Collected data

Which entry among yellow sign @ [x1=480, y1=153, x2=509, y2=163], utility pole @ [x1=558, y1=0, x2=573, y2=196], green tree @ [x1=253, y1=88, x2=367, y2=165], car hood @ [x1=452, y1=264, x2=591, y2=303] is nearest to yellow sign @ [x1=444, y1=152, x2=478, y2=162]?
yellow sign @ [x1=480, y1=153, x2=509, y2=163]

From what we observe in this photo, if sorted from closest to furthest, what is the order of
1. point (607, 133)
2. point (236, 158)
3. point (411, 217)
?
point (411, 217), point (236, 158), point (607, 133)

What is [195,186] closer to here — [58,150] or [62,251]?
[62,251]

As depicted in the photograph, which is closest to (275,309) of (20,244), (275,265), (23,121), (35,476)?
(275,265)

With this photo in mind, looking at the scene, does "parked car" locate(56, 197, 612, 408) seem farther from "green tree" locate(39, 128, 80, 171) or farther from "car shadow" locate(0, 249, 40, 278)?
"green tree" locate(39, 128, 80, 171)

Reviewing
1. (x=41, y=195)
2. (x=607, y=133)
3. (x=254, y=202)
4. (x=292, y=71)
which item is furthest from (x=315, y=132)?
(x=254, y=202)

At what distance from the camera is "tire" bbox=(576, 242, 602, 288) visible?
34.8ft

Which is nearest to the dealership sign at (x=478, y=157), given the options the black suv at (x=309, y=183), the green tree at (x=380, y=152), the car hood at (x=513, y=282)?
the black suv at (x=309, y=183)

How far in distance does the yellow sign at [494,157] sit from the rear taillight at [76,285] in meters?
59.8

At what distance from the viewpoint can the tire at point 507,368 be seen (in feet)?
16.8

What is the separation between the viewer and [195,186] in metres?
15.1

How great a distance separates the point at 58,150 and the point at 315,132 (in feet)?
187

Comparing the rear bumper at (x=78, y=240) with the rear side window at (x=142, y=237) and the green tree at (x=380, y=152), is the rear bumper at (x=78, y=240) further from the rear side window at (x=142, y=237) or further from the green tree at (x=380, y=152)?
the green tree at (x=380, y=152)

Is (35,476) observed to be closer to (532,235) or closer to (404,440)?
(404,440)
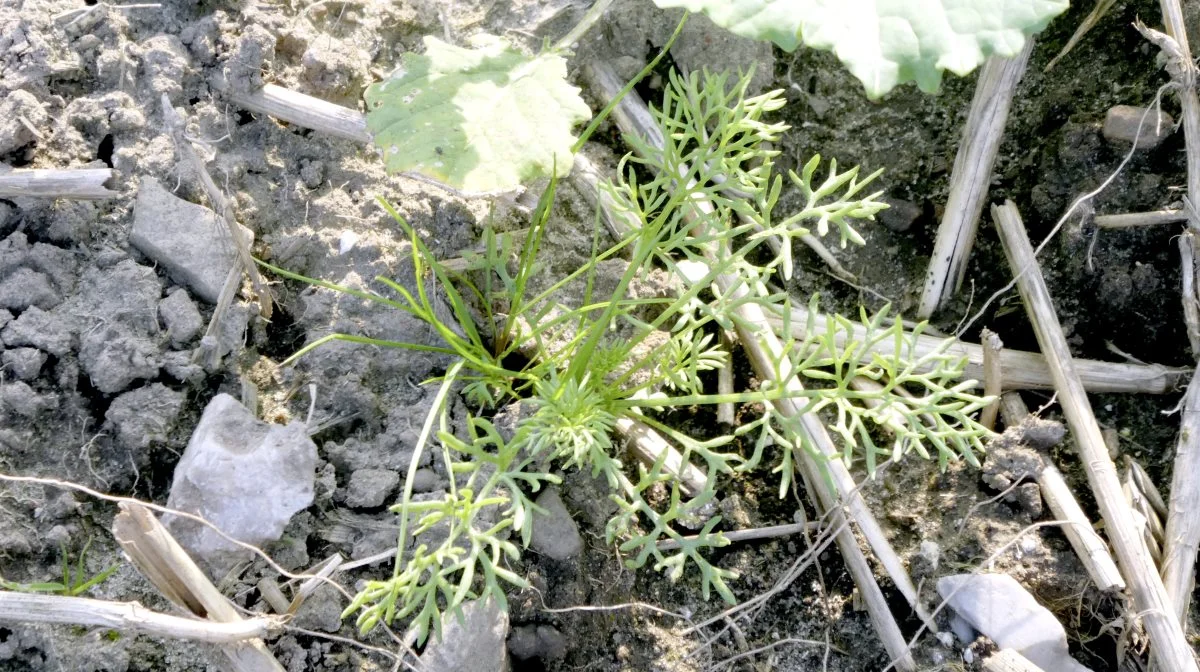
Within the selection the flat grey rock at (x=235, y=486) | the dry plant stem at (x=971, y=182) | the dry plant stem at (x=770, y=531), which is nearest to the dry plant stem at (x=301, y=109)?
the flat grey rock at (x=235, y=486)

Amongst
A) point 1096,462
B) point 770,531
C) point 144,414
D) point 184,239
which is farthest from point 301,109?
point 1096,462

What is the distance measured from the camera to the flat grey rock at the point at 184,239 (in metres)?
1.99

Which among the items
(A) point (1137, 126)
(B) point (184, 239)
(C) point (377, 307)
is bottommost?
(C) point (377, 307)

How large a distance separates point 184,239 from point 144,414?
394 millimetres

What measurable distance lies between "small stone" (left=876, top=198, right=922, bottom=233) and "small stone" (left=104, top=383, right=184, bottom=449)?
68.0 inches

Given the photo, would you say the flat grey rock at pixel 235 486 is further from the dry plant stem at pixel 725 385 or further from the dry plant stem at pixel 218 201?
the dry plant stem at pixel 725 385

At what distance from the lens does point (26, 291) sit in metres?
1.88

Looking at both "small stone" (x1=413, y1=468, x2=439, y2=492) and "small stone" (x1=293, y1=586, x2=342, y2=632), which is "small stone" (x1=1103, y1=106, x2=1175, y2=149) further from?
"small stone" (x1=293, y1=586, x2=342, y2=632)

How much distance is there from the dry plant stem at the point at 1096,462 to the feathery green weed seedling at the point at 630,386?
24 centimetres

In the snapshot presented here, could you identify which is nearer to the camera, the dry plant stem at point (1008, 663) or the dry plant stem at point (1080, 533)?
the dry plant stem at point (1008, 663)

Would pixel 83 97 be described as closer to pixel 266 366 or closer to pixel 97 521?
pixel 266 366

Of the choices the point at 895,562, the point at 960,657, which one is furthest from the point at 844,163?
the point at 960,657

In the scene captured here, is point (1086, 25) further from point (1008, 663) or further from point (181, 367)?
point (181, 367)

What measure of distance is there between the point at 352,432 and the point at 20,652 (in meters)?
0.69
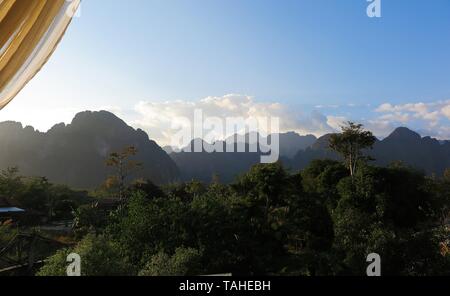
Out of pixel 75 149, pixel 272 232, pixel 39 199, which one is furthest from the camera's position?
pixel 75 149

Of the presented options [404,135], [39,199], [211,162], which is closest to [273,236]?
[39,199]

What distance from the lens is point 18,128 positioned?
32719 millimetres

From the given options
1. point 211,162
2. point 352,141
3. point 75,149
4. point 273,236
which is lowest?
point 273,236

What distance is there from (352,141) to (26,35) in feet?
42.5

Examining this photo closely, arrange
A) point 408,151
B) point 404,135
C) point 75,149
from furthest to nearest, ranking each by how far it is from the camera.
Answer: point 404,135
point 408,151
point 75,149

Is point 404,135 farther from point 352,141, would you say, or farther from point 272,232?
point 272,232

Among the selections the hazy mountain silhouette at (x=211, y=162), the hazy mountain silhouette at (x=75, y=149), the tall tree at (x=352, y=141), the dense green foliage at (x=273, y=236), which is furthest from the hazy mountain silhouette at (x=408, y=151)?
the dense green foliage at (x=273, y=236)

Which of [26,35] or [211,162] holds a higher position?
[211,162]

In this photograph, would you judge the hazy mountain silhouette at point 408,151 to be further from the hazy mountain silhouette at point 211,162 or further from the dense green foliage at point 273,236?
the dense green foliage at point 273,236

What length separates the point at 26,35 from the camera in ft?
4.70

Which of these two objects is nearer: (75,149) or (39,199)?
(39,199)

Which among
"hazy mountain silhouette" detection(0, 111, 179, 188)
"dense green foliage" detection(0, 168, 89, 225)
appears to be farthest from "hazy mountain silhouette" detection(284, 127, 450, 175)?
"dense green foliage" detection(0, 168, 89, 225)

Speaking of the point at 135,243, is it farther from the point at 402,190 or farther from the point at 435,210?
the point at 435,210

§ WHAT THE TASK ASKS: Reproduce the whole listing word for word, setting aside any pictures.

§ TASK SOLUTION:
Which entry among yellow sign @ [x1=480, y1=153, x2=509, y2=163], utility pole @ [x1=558, y1=0, x2=573, y2=196], green tree @ [x1=253, y1=88, x2=367, y2=165], car hood @ [x1=452, y1=264, x2=591, y2=303] is nearest to yellow sign @ [x1=444, y1=152, x2=478, y2=162]?
yellow sign @ [x1=480, y1=153, x2=509, y2=163]

From what we observe in this photo, if sorted from closest to furthest, what is the order of
1. point (607, 133)
2. point (236, 158)
3. point (411, 217)
?
point (411, 217), point (236, 158), point (607, 133)

What is [195,186] closer to here — [58,150] or [62,251]?
[62,251]

As depicted in the photograph, which is closest to (275,309) of (20,244), (275,265), (23,121), (35,476)?
(275,265)

With this photo in mind, looking at the scene, does "parked car" locate(56, 197, 612, 408) seem farther from "green tree" locate(39, 128, 80, 171) or farther from "car shadow" locate(0, 249, 40, 278)?
"green tree" locate(39, 128, 80, 171)

Reviewing
1. (x=41, y=195)
2. (x=607, y=133)
3. (x=254, y=202)
4. (x=292, y=71)
which item is furthest from (x=315, y=132)?
(x=254, y=202)

At what distance from the camera is "tire" bbox=(576, 242, 602, 288) visible?
34.8ft

Which is nearest to the dealership sign at (x=478, y=157), given the options the black suv at (x=309, y=183), the green tree at (x=380, y=152), the car hood at (x=513, y=282)?
the black suv at (x=309, y=183)

How far in distance does the yellow sign at [494,157] sit from the rear taillight at [76,285] in meters?
59.8

At what distance from the viewpoint can the tire at point 507,368 be seen (in feet)?
16.8

What is the separation between the viewer and [195,186] in metres?
15.1

How great a distance separates the point at 58,150 and the point at 315,132 (in feet)?
187

Comparing the rear bumper at (x=78, y=240) with the rear side window at (x=142, y=237) and the green tree at (x=380, y=152), is the rear bumper at (x=78, y=240) further from the rear side window at (x=142, y=237) or further from the green tree at (x=380, y=152)?
the green tree at (x=380, y=152)

Is (35,476) observed to be closer to (532,235) or closer to (404,440)?
(404,440)
Within the selection the flat grey rock at (x=235, y=486) | the dry plant stem at (x=971, y=182) | the dry plant stem at (x=770, y=531), which is nearest to the dry plant stem at (x=301, y=109)?
the flat grey rock at (x=235, y=486)

Amongst
A) point 1096,462
B) point 770,531
C) point 144,414
D) point 184,239
which is farthest from point 301,109?
point 1096,462

What is the distance measured from the camera to the flat grey rock at the point at 184,239 (in metres)?
1.99

Which among the items
(A) point (1137, 126)
(B) point (184, 239)
(C) point (377, 307)
is bottommost?
(C) point (377, 307)

How large a distance separates point 184,239 from point 144,414?
394 millimetres

What measurable distance lies between "small stone" (left=876, top=198, right=922, bottom=233) and "small stone" (left=104, top=383, right=184, bottom=449)?
68.0 inches

Given the photo, would you say the flat grey rock at pixel 235 486 is further from the dry plant stem at pixel 725 385 or further from the dry plant stem at pixel 218 201?
the dry plant stem at pixel 725 385

At what distance from the lens does point (26, 291) sit in metres?
1.88

Looking at both "small stone" (x1=413, y1=468, x2=439, y2=492) and "small stone" (x1=293, y1=586, x2=342, y2=632), which is "small stone" (x1=1103, y1=106, x2=1175, y2=149) further from?
"small stone" (x1=293, y1=586, x2=342, y2=632)

How much distance is there from the dry plant stem at the point at 1096,462 to the feathery green weed seedling at the point at 630,386?
24 centimetres

In the snapshot presented here, could you identify which is nearer to the camera, the dry plant stem at point (1008, 663) or the dry plant stem at point (1080, 533)?
the dry plant stem at point (1008, 663)

Would pixel 83 97 be described as closer to pixel 266 366 or closer to pixel 97 521?
pixel 266 366

Of the choices the point at 895,562, the point at 960,657, which one is furthest from the point at 844,163?
the point at 960,657

In the scene captured here, is point (1086, 25) further from point (1008, 663) or further from point (181, 367)?
point (181, 367)

What measure of distance is there between the point at 352,432 and the point at 20,652 (in meters)?
0.69
Out of pixel 75 149, pixel 272 232, pixel 39 199, which one is furthest from the camera's position?
pixel 75 149

Of the presented options [404,135], [39,199], [211,162], which is closest to [273,236]?
[39,199]

What distance from the lens is point 18,128 positioned?
32719 millimetres

From the given options
1. point 211,162
2. point 352,141
3. point 75,149
4. point 273,236
which is lowest?
point 273,236

What distance is there from (352,141) to (26,35) in feet?
42.5

Examining this photo closely, arrange
A) point 408,151
B) point 404,135
C) point 75,149
from furthest to nearest, ranking each by how far it is from the camera.
Answer: point 404,135
point 408,151
point 75,149

Is point 404,135 farther from point 352,141, would you say, or farther from point 272,232?
point 272,232

Among the selections the hazy mountain silhouette at (x=211, y=162), the hazy mountain silhouette at (x=75, y=149), the tall tree at (x=352, y=141), the dense green foliage at (x=273, y=236), which is furthest from the hazy mountain silhouette at (x=408, y=151)?
the dense green foliage at (x=273, y=236)

Which of [26,35] or [211,162] holds a higher position?
[211,162]

In this photograph, would you judge the hazy mountain silhouette at point 408,151 to be further from the hazy mountain silhouette at point 211,162 or further from the dense green foliage at point 273,236?
the dense green foliage at point 273,236

What length separates the point at 26,35 from the camera in ft?
4.70

Which of these two objects is nearer: (75,149) or (39,199)?
(39,199)

Which among
"hazy mountain silhouette" detection(0, 111, 179, 188)
"dense green foliage" detection(0, 168, 89, 225)
appears to be farthest from "hazy mountain silhouette" detection(284, 127, 450, 175)?
"dense green foliage" detection(0, 168, 89, 225)

Speaking of the point at 135,243, is it farther from the point at 402,190 or farther from the point at 435,210?
the point at 435,210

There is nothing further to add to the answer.